A Giclee from 2012.
From Wikipedia: Tufted Puffins are around 35 cm (15 in) in length with a similar wingspan and weigh about three quarters of a kilogram (1.6 lbs). Birds from the western Pacific population are somewhat larger than those from the eastern Pacific, and male birds tend to be slightly larger than females. They are mostly black with a white facial patch, and, typical of other puffin species, feature a very thick bill which is mostly red with some yellow and occasionally green markings. Their most distinctive feature and namesake are the yellow tufts (Latin: cirri) that appear annually on birds of both sexes as the summer reproductive season approaches. Their feet become bright red and their face also becomes bright white in the summer.

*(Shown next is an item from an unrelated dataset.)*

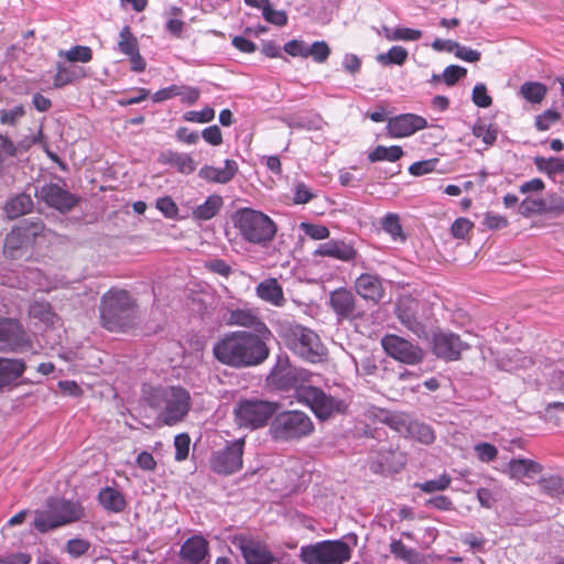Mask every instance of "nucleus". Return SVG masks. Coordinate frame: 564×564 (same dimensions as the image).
Wrapping results in <instances>:
<instances>
[{"instance_id":"f257e3e1","label":"nucleus","mask_w":564,"mask_h":564,"mask_svg":"<svg viewBox=\"0 0 564 564\" xmlns=\"http://www.w3.org/2000/svg\"><path fill=\"white\" fill-rule=\"evenodd\" d=\"M213 356L224 366L246 369L262 365L270 356V348L265 336L250 330H234L215 341Z\"/></svg>"},{"instance_id":"f03ea898","label":"nucleus","mask_w":564,"mask_h":564,"mask_svg":"<svg viewBox=\"0 0 564 564\" xmlns=\"http://www.w3.org/2000/svg\"><path fill=\"white\" fill-rule=\"evenodd\" d=\"M100 317L108 330H126L137 323L138 307L127 291L109 290L101 299Z\"/></svg>"},{"instance_id":"7ed1b4c3","label":"nucleus","mask_w":564,"mask_h":564,"mask_svg":"<svg viewBox=\"0 0 564 564\" xmlns=\"http://www.w3.org/2000/svg\"><path fill=\"white\" fill-rule=\"evenodd\" d=\"M151 408L158 411V421L174 425L182 421L191 408V395L181 387L152 389L147 397Z\"/></svg>"},{"instance_id":"20e7f679","label":"nucleus","mask_w":564,"mask_h":564,"mask_svg":"<svg viewBox=\"0 0 564 564\" xmlns=\"http://www.w3.org/2000/svg\"><path fill=\"white\" fill-rule=\"evenodd\" d=\"M85 517L82 503L63 498H50L44 508L34 511L33 527L41 533L79 521Z\"/></svg>"},{"instance_id":"39448f33","label":"nucleus","mask_w":564,"mask_h":564,"mask_svg":"<svg viewBox=\"0 0 564 564\" xmlns=\"http://www.w3.org/2000/svg\"><path fill=\"white\" fill-rule=\"evenodd\" d=\"M234 227L248 242L267 246L276 235L275 223L264 213L253 208H239L232 216Z\"/></svg>"},{"instance_id":"423d86ee","label":"nucleus","mask_w":564,"mask_h":564,"mask_svg":"<svg viewBox=\"0 0 564 564\" xmlns=\"http://www.w3.org/2000/svg\"><path fill=\"white\" fill-rule=\"evenodd\" d=\"M281 336L286 347L303 360L315 364L324 360L327 355V349L319 336L302 325L283 326Z\"/></svg>"},{"instance_id":"0eeeda50","label":"nucleus","mask_w":564,"mask_h":564,"mask_svg":"<svg viewBox=\"0 0 564 564\" xmlns=\"http://www.w3.org/2000/svg\"><path fill=\"white\" fill-rule=\"evenodd\" d=\"M314 431L312 419L297 410L282 411L278 413L269 429V433L275 441H296L311 435Z\"/></svg>"},{"instance_id":"6e6552de","label":"nucleus","mask_w":564,"mask_h":564,"mask_svg":"<svg viewBox=\"0 0 564 564\" xmlns=\"http://www.w3.org/2000/svg\"><path fill=\"white\" fill-rule=\"evenodd\" d=\"M351 552L341 540H325L303 545L299 556L304 564H345L351 558Z\"/></svg>"},{"instance_id":"1a4fd4ad","label":"nucleus","mask_w":564,"mask_h":564,"mask_svg":"<svg viewBox=\"0 0 564 564\" xmlns=\"http://www.w3.org/2000/svg\"><path fill=\"white\" fill-rule=\"evenodd\" d=\"M276 402L258 398L241 399L236 403L234 415L239 427L257 430L267 425L268 421L278 412Z\"/></svg>"},{"instance_id":"9d476101","label":"nucleus","mask_w":564,"mask_h":564,"mask_svg":"<svg viewBox=\"0 0 564 564\" xmlns=\"http://www.w3.org/2000/svg\"><path fill=\"white\" fill-rule=\"evenodd\" d=\"M311 378L312 373L310 371L292 366L288 357H279L268 380L278 390L288 391L294 389L300 401L302 389L311 387L306 384L311 381Z\"/></svg>"},{"instance_id":"9b49d317","label":"nucleus","mask_w":564,"mask_h":564,"mask_svg":"<svg viewBox=\"0 0 564 564\" xmlns=\"http://www.w3.org/2000/svg\"><path fill=\"white\" fill-rule=\"evenodd\" d=\"M386 423L404 437L414 440L424 445L434 443L436 435L426 423L412 417L406 413H393L387 416Z\"/></svg>"},{"instance_id":"f8f14e48","label":"nucleus","mask_w":564,"mask_h":564,"mask_svg":"<svg viewBox=\"0 0 564 564\" xmlns=\"http://www.w3.org/2000/svg\"><path fill=\"white\" fill-rule=\"evenodd\" d=\"M381 346L389 357L405 365H417L425 357V352L420 346L394 334L384 335L381 338Z\"/></svg>"},{"instance_id":"ddd939ff","label":"nucleus","mask_w":564,"mask_h":564,"mask_svg":"<svg viewBox=\"0 0 564 564\" xmlns=\"http://www.w3.org/2000/svg\"><path fill=\"white\" fill-rule=\"evenodd\" d=\"M300 401L307 404L321 420H327L335 413H344L347 409L343 400L328 395L313 386L302 389Z\"/></svg>"},{"instance_id":"4468645a","label":"nucleus","mask_w":564,"mask_h":564,"mask_svg":"<svg viewBox=\"0 0 564 564\" xmlns=\"http://www.w3.org/2000/svg\"><path fill=\"white\" fill-rule=\"evenodd\" d=\"M245 438L229 443L225 448L215 452L210 459L212 469L219 475H231L242 467Z\"/></svg>"},{"instance_id":"2eb2a0df","label":"nucleus","mask_w":564,"mask_h":564,"mask_svg":"<svg viewBox=\"0 0 564 564\" xmlns=\"http://www.w3.org/2000/svg\"><path fill=\"white\" fill-rule=\"evenodd\" d=\"M247 564H278V558L261 541L245 535L235 536L232 540Z\"/></svg>"},{"instance_id":"dca6fc26","label":"nucleus","mask_w":564,"mask_h":564,"mask_svg":"<svg viewBox=\"0 0 564 564\" xmlns=\"http://www.w3.org/2000/svg\"><path fill=\"white\" fill-rule=\"evenodd\" d=\"M29 346L30 340L18 321H0V350L19 351Z\"/></svg>"},{"instance_id":"f3484780","label":"nucleus","mask_w":564,"mask_h":564,"mask_svg":"<svg viewBox=\"0 0 564 564\" xmlns=\"http://www.w3.org/2000/svg\"><path fill=\"white\" fill-rule=\"evenodd\" d=\"M36 196L44 200L48 206L61 212L72 209L77 203V199L73 194L53 183L45 184L37 189Z\"/></svg>"},{"instance_id":"a211bd4d","label":"nucleus","mask_w":564,"mask_h":564,"mask_svg":"<svg viewBox=\"0 0 564 564\" xmlns=\"http://www.w3.org/2000/svg\"><path fill=\"white\" fill-rule=\"evenodd\" d=\"M467 348L468 346L455 334L441 332L433 336V351L442 359L457 360Z\"/></svg>"},{"instance_id":"6ab92c4d","label":"nucleus","mask_w":564,"mask_h":564,"mask_svg":"<svg viewBox=\"0 0 564 564\" xmlns=\"http://www.w3.org/2000/svg\"><path fill=\"white\" fill-rule=\"evenodd\" d=\"M226 323L229 326H240L246 328H253L257 334L269 336L270 330L267 325L261 321L256 310L248 307H238L228 311Z\"/></svg>"},{"instance_id":"aec40b11","label":"nucleus","mask_w":564,"mask_h":564,"mask_svg":"<svg viewBox=\"0 0 564 564\" xmlns=\"http://www.w3.org/2000/svg\"><path fill=\"white\" fill-rule=\"evenodd\" d=\"M426 127L427 121L425 118L413 113H405L389 120L387 129L391 137L404 138Z\"/></svg>"},{"instance_id":"412c9836","label":"nucleus","mask_w":564,"mask_h":564,"mask_svg":"<svg viewBox=\"0 0 564 564\" xmlns=\"http://www.w3.org/2000/svg\"><path fill=\"white\" fill-rule=\"evenodd\" d=\"M329 303L339 319L360 317L357 312L356 299L351 291L340 288L330 293Z\"/></svg>"},{"instance_id":"4be33fe9","label":"nucleus","mask_w":564,"mask_h":564,"mask_svg":"<svg viewBox=\"0 0 564 564\" xmlns=\"http://www.w3.org/2000/svg\"><path fill=\"white\" fill-rule=\"evenodd\" d=\"M356 293L375 304L379 303L384 296V288L379 275L362 273L355 281Z\"/></svg>"},{"instance_id":"5701e85b","label":"nucleus","mask_w":564,"mask_h":564,"mask_svg":"<svg viewBox=\"0 0 564 564\" xmlns=\"http://www.w3.org/2000/svg\"><path fill=\"white\" fill-rule=\"evenodd\" d=\"M419 303L412 297H402L395 308L397 317L402 325L417 336L425 334L424 325L417 319L415 313Z\"/></svg>"},{"instance_id":"b1692460","label":"nucleus","mask_w":564,"mask_h":564,"mask_svg":"<svg viewBox=\"0 0 564 564\" xmlns=\"http://www.w3.org/2000/svg\"><path fill=\"white\" fill-rule=\"evenodd\" d=\"M314 254L333 258L343 262H351L356 260L358 251L349 242L332 239L319 245Z\"/></svg>"},{"instance_id":"393cba45","label":"nucleus","mask_w":564,"mask_h":564,"mask_svg":"<svg viewBox=\"0 0 564 564\" xmlns=\"http://www.w3.org/2000/svg\"><path fill=\"white\" fill-rule=\"evenodd\" d=\"M256 295L274 307H283L286 303L283 288L275 278L261 281L256 286Z\"/></svg>"},{"instance_id":"a878e982","label":"nucleus","mask_w":564,"mask_h":564,"mask_svg":"<svg viewBox=\"0 0 564 564\" xmlns=\"http://www.w3.org/2000/svg\"><path fill=\"white\" fill-rule=\"evenodd\" d=\"M208 554V542L199 535L187 539L181 547V556L189 564L202 563Z\"/></svg>"},{"instance_id":"bb28decb","label":"nucleus","mask_w":564,"mask_h":564,"mask_svg":"<svg viewBox=\"0 0 564 564\" xmlns=\"http://www.w3.org/2000/svg\"><path fill=\"white\" fill-rule=\"evenodd\" d=\"M541 471L542 466L539 463L527 458L511 459L503 470L511 479L517 480L533 478Z\"/></svg>"},{"instance_id":"cd10ccee","label":"nucleus","mask_w":564,"mask_h":564,"mask_svg":"<svg viewBox=\"0 0 564 564\" xmlns=\"http://www.w3.org/2000/svg\"><path fill=\"white\" fill-rule=\"evenodd\" d=\"M237 171V162L234 160H226L224 167H214L206 165L199 170L198 175L208 182L226 184L234 178Z\"/></svg>"},{"instance_id":"c85d7f7f","label":"nucleus","mask_w":564,"mask_h":564,"mask_svg":"<svg viewBox=\"0 0 564 564\" xmlns=\"http://www.w3.org/2000/svg\"><path fill=\"white\" fill-rule=\"evenodd\" d=\"M25 370L21 359L0 358V384L7 386L20 378Z\"/></svg>"},{"instance_id":"c756f323","label":"nucleus","mask_w":564,"mask_h":564,"mask_svg":"<svg viewBox=\"0 0 564 564\" xmlns=\"http://www.w3.org/2000/svg\"><path fill=\"white\" fill-rule=\"evenodd\" d=\"M98 500L110 512H121L126 507L123 495L112 487L102 488L98 495Z\"/></svg>"},{"instance_id":"7c9ffc66","label":"nucleus","mask_w":564,"mask_h":564,"mask_svg":"<svg viewBox=\"0 0 564 564\" xmlns=\"http://www.w3.org/2000/svg\"><path fill=\"white\" fill-rule=\"evenodd\" d=\"M32 207L33 200L31 196L19 194L6 204L4 212L10 219H14L31 212Z\"/></svg>"},{"instance_id":"2f4dec72","label":"nucleus","mask_w":564,"mask_h":564,"mask_svg":"<svg viewBox=\"0 0 564 564\" xmlns=\"http://www.w3.org/2000/svg\"><path fill=\"white\" fill-rule=\"evenodd\" d=\"M223 198L219 195H210L204 204L193 210V218L196 220H209L220 210Z\"/></svg>"},{"instance_id":"473e14b6","label":"nucleus","mask_w":564,"mask_h":564,"mask_svg":"<svg viewBox=\"0 0 564 564\" xmlns=\"http://www.w3.org/2000/svg\"><path fill=\"white\" fill-rule=\"evenodd\" d=\"M28 242V236L18 226L7 235L4 240V252L9 257L14 258L15 253Z\"/></svg>"},{"instance_id":"72a5a7b5","label":"nucleus","mask_w":564,"mask_h":564,"mask_svg":"<svg viewBox=\"0 0 564 564\" xmlns=\"http://www.w3.org/2000/svg\"><path fill=\"white\" fill-rule=\"evenodd\" d=\"M403 155L402 148L399 145L383 147L378 145L371 153H369L368 159L370 162L377 161H390L395 162Z\"/></svg>"},{"instance_id":"f704fd0d","label":"nucleus","mask_w":564,"mask_h":564,"mask_svg":"<svg viewBox=\"0 0 564 564\" xmlns=\"http://www.w3.org/2000/svg\"><path fill=\"white\" fill-rule=\"evenodd\" d=\"M283 120L292 129L317 130L321 129L323 123L319 116H313L312 118L307 116H290Z\"/></svg>"},{"instance_id":"c9c22d12","label":"nucleus","mask_w":564,"mask_h":564,"mask_svg":"<svg viewBox=\"0 0 564 564\" xmlns=\"http://www.w3.org/2000/svg\"><path fill=\"white\" fill-rule=\"evenodd\" d=\"M118 50L127 56L139 51L138 39L128 25L123 26L119 33Z\"/></svg>"},{"instance_id":"e433bc0d","label":"nucleus","mask_w":564,"mask_h":564,"mask_svg":"<svg viewBox=\"0 0 564 564\" xmlns=\"http://www.w3.org/2000/svg\"><path fill=\"white\" fill-rule=\"evenodd\" d=\"M390 552L394 557L411 564L420 561V553L414 549H409L401 540H393L390 543Z\"/></svg>"},{"instance_id":"4c0bfd02","label":"nucleus","mask_w":564,"mask_h":564,"mask_svg":"<svg viewBox=\"0 0 564 564\" xmlns=\"http://www.w3.org/2000/svg\"><path fill=\"white\" fill-rule=\"evenodd\" d=\"M520 94L528 101L538 104L543 100L546 95V88L543 84L538 82H527L520 88Z\"/></svg>"},{"instance_id":"58836bf2","label":"nucleus","mask_w":564,"mask_h":564,"mask_svg":"<svg viewBox=\"0 0 564 564\" xmlns=\"http://www.w3.org/2000/svg\"><path fill=\"white\" fill-rule=\"evenodd\" d=\"M29 314L46 324H53L56 319V314L47 302H34L29 308Z\"/></svg>"},{"instance_id":"ea45409f","label":"nucleus","mask_w":564,"mask_h":564,"mask_svg":"<svg viewBox=\"0 0 564 564\" xmlns=\"http://www.w3.org/2000/svg\"><path fill=\"white\" fill-rule=\"evenodd\" d=\"M519 213L523 217L546 213V200L542 198L527 197L520 203Z\"/></svg>"},{"instance_id":"a19ab883","label":"nucleus","mask_w":564,"mask_h":564,"mask_svg":"<svg viewBox=\"0 0 564 564\" xmlns=\"http://www.w3.org/2000/svg\"><path fill=\"white\" fill-rule=\"evenodd\" d=\"M406 58L408 51L402 46H392L387 53L377 56V61L382 65H402Z\"/></svg>"},{"instance_id":"79ce46f5","label":"nucleus","mask_w":564,"mask_h":564,"mask_svg":"<svg viewBox=\"0 0 564 564\" xmlns=\"http://www.w3.org/2000/svg\"><path fill=\"white\" fill-rule=\"evenodd\" d=\"M451 476L447 474H442L438 478L416 484L415 487L425 494H433L447 489L451 486Z\"/></svg>"},{"instance_id":"37998d69","label":"nucleus","mask_w":564,"mask_h":564,"mask_svg":"<svg viewBox=\"0 0 564 564\" xmlns=\"http://www.w3.org/2000/svg\"><path fill=\"white\" fill-rule=\"evenodd\" d=\"M382 228L392 237L393 240H405V236L403 234L398 215L388 214L382 220Z\"/></svg>"},{"instance_id":"c03bdc74","label":"nucleus","mask_w":564,"mask_h":564,"mask_svg":"<svg viewBox=\"0 0 564 564\" xmlns=\"http://www.w3.org/2000/svg\"><path fill=\"white\" fill-rule=\"evenodd\" d=\"M535 165L547 174L564 173V160L561 158H536Z\"/></svg>"},{"instance_id":"a18cd8bd","label":"nucleus","mask_w":564,"mask_h":564,"mask_svg":"<svg viewBox=\"0 0 564 564\" xmlns=\"http://www.w3.org/2000/svg\"><path fill=\"white\" fill-rule=\"evenodd\" d=\"M61 56H64L68 62H80L88 63L93 58L91 48L88 46L77 45L72 47L67 52H59Z\"/></svg>"},{"instance_id":"49530a36","label":"nucleus","mask_w":564,"mask_h":564,"mask_svg":"<svg viewBox=\"0 0 564 564\" xmlns=\"http://www.w3.org/2000/svg\"><path fill=\"white\" fill-rule=\"evenodd\" d=\"M542 490L552 497L564 494V479L560 476H550L539 481Z\"/></svg>"},{"instance_id":"de8ad7c7","label":"nucleus","mask_w":564,"mask_h":564,"mask_svg":"<svg viewBox=\"0 0 564 564\" xmlns=\"http://www.w3.org/2000/svg\"><path fill=\"white\" fill-rule=\"evenodd\" d=\"M473 134L480 138L487 145H492L497 140V129L480 121L473 127Z\"/></svg>"},{"instance_id":"09e8293b","label":"nucleus","mask_w":564,"mask_h":564,"mask_svg":"<svg viewBox=\"0 0 564 564\" xmlns=\"http://www.w3.org/2000/svg\"><path fill=\"white\" fill-rule=\"evenodd\" d=\"M422 37L420 30L410 28H397L392 34H386V39L389 41H417Z\"/></svg>"},{"instance_id":"8fccbe9b","label":"nucleus","mask_w":564,"mask_h":564,"mask_svg":"<svg viewBox=\"0 0 564 564\" xmlns=\"http://www.w3.org/2000/svg\"><path fill=\"white\" fill-rule=\"evenodd\" d=\"M329 54L330 48L325 41H317L308 46L307 57L311 56L317 63H324Z\"/></svg>"},{"instance_id":"3c124183","label":"nucleus","mask_w":564,"mask_h":564,"mask_svg":"<svg viewBox=\"0 0 564 564\" xmlns=\"http://www.w3.org/2000/svg\"><path fill=\"white\" fill-rule=\"evenodd\" d=\"M357 372L364 376H372L377 372L378 366L372 355H365L359 361L355 359Z\"/></svg>"},{"instance_id":"603ef678","label":"nucleus","mask_w":564,"mask_h":564,"mask_svg":"<svg viewBox=\"0 0 564 564\" xmlns=\"http://www.w3.org/2000/svg\"><path fill=\"white\" fill-rule=\"evenodd\" d=\"M189 436L187 434H178L174 438L175 459L182 462L187 458L189 452Z\"/></svg>"},{"instance_id":"864d4df0","label":"nucleus","mask_w":564,"mask_h":564,"mask_svg":"<svg viewBox=\"0 0 564 564\" xmlns=\"http://www.w3.org/2000/svg\"><path fill=\"white\" fill-rule=\"evenodd\" d=\"M176 97H180L183 104L193 105L199 99L200 90L192 86L177 85Z\"/></svg>"},{"instance_id":"5fc2aeb1","label":"nucleus","mask_w":564,"mask_h":564,"mask_svg":"<svg viewBox=\"0 0 564 564\" xmlns=\"http://www.w3.org/2000/svg\"><path fill=\"white\" fill-rule=\"evenodd\" d=\"M301 228L303 231L314 240H324L329 237V229L323 225H314L302 223Z\"/></svg>"},{"instance_id":"6e6d98bb","label":"nucleus","mask_w":564,"mask_h":564,"mask_svg":"<svg viewBox=\"0 0 564 564\" xmlns=\"http://www.w3.org/2000/svg\"><path fill=\"white\" fill-rule=\"evenodd\" d=\"M173 165L184 174H191L196 170V163L188 154H176L172 160Z\"/></svg>"},{"instance_id":"4d7b16f0","label":"nucleus","mask_w":564,"mask_h":564,"mask_svg":"<svg viewBox=\"0 0 564 564\" xmlns=\"http://www.w3.org/2000/svg\"><path fill=\"white\" fill-rule=\"evenodd\" d=\"M466 74H467L466 68L458 66V65H451L444 69L442 77H443V80L446 83V85L453 86L462 77L466 76Z\"/></svg>"},{"instance_id":"13d9d810","label":"nucleus","mask_w":564,"mask_h":564,"mask_svg":"<svg viewBox=\"0 0 564 564\" xmlns=\"http://www.w3.org/2000/svg\"><path fill=\"white\" fill-rule=\"evenodd\" d=\"M475 452L479 460L484 463L492 462L497 458L498 449L489 443H479L475 445Z\"/></svg>"},{"instance_id":"bf43d9fd","label":"nucleus","mask_w":564,"mask_h":564,"mask_svg":"<svg viewBox=\"0 0 564 564\" xmlns=\"http://www.w3.org/2000/svg\"><path fill=\"white\" fill-rule=\"evenodd\" d=\"M25 115L23 106H15L9 110L0 111V122L2 124L15 126L17 122Z\"/></svg>"},{"instance_id":"052dcab7","label":"nucleus","mask_w":564,"mask_h":564,"mask_svg":"<svg viewBox=\"0 0 564 564\" xmlns=\"http://www.w3.org/2000/svg\"><path fill=\"white\" fill-rule=\"evenodd\" d=\"M215 110L210 107H206L200 111H187L184 115V119L188 122L206 123L214 119Z\"/></svg>"},{"instance_id":"680f3d73","label":"nucleus","mask_w":564,"mask_h":564,"mask_svg":"<svg viewBox=\"0 0 564 564\" xmlns=\"http://www.w3.org/2000/svg\"><path fill=\"white\" fill-rule=\"evenodd\" d=\"M473 227L474 224L469 219L460 217L453 223L451 231L455 238L465 239Z\"/></svg>"},{"instance_id":"e2e57ef3","label":"nucleus","mask_w":564,"mask_h":564,"mask_svg":"<svg viewBox=\"0 0 564 564\" xmlns=\"http://www.w3.org/2000/svg\"><path fill=\"white\" fill-rule=\"evenodd\" d=\"M155 205H156V208L165 217L174 218L177 216L178 207L170 196L158 198Z\"/></svg>"},{"instance_id":"0e129e2a","label":"nucleus","mask_w":564,"mask_h":564,"mask_svg":"<svg viewBox=\"0 0 564 564\" xmlns=\"http://www.w3.org/2000/svg\"><path fill=\"white\" fill-rule=\"evenodd\" d=\"M561 118L560 113L554 110H546L535 119V127L540 131L547 130L553 123L558 121Z\"/></svg>"},{"instance_id":"69168bd1","label":"nucleus","mask_w":564,"mask_h":564,"mask_svg":"<svg viewBox=\"0 0 564 564\" xmlns=\"http://www.w3.org/2000/svg\"><path fill=\"white\" fill-rule=\"evenodd\" d=\"M284 51L293 57H307L308 45L301 40H291L284 44Z\"/></svg>"},{"instance_id":"338daca9","label":"nucleus","mask_w":564,"mask_h":564,"mask_svg":"<svg viewBox=\"0 0 564 564\" xmlns=\"http://www.w3.org/2000/svg\"><path fill=\"white\" fill-rule=\"evenodd\" d=\"M263 18L269 23L278 26H283L288 23V15L284 11H278L272 9L271 3L262 12Z\"/></svg>"},{"instance_id":"774afa93","label":"nucleus","mask_w":564,"mask_h":564,"mask_svg":"<svg viewBox=\"0 0 564 564\" xmlns=\"http://www.w3.org/2000/svg\"><path fill=\"white\" fill-rule=\"evenodd\" d=\"M473 101L475 105L481 108H487L491 105L492 99L487 93V88L484 84H478L473 89Z\"/></svg>"}]
</instances>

During the feeding season, the tufts moult off and the plumage, beak and legs lose much of their lustre. As among other alcids, the wings are relatively short, adapted for diving, underwater swimming and capturing prey rather than gliding, of which they are incapable. As a consequence, they have thick, dark myoglobin-rich breast muscles adapted for a fast and aerobically strenuous wing-beat cadence, which they can nonetheless maintain for long periods of time. Tufted Puffins form dense breeding colonies during the summer reproductive season from British Columbia, throughout southeastern Alaska and the Aleutian Islands, Kamchatka, the Kuril Islands and throughout the Sea of Okhotsk. While they share some habitat with Horned Puffins (F. corniculata), the range of the Tufted Puffin is generally more eastern. They have been known to nest in small numbers as far south as the northern Channel Islands, off southern California. However, the last confirmed sighting at the Channel Islands occurred in 1997. Juvenile Tufted Puffins resemble winter adults, but with a grey-brown breast shading to white on the belly, and a shallow, yellowish-brown bill.
The tufted puffin is also a bird I would love to see some day. I have been fortunate to visit and photograph colonies of Atlantic Puffins, but not the birds of Alaska.